WORK TASK:
Go to the line containing "order: Rodentia" in the listing below. Output that line and each later one exactly.

##### DATA PROVIDED

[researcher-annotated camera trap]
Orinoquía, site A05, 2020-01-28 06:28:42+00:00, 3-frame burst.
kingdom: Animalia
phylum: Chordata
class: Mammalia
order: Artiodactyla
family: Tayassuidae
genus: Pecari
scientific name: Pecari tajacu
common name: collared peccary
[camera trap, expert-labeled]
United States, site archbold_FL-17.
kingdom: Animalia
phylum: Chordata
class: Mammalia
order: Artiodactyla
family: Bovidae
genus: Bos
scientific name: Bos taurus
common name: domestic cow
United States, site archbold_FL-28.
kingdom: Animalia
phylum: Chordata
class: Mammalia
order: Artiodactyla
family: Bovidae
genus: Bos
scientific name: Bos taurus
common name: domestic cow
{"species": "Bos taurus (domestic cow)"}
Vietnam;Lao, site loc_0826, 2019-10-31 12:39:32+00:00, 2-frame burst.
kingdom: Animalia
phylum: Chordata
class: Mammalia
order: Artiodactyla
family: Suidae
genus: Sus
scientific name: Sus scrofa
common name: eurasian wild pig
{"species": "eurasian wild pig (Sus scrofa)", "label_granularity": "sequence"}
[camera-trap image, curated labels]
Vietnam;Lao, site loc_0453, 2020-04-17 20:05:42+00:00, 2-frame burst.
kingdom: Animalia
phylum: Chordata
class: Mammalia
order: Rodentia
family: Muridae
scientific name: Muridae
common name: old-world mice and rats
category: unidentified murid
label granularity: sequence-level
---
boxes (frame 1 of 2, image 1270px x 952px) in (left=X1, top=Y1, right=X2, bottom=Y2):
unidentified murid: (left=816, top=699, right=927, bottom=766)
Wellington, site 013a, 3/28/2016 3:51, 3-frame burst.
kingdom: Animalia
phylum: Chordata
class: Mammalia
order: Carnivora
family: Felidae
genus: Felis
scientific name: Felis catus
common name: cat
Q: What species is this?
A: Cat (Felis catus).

##########

EXERCISE OUTPUT:
order: Rodentia
family: Muridae
scientific name: Muridae
common name: old-world mice and rats
category: unidentified murid
label granularity: sequence-level
---
boxes (frame 1 of 2, image 1270px x 952px) in (left=X1, top=Y1, right=X2, bottom=Y2):
unidentified murid: (left=816, top=699, right=927, bottom=766)
Wellington, site 013a, 3/28/2016 3:51, 3-frame burst.
kingdom: Animalia
phylum: Chordata
class: Mammalia
order: Carnivora
family: Felidae
genus: Felis
scientific name: Felis catus
common name: cat
Q: What species is this?
A: Cat (Felis catus).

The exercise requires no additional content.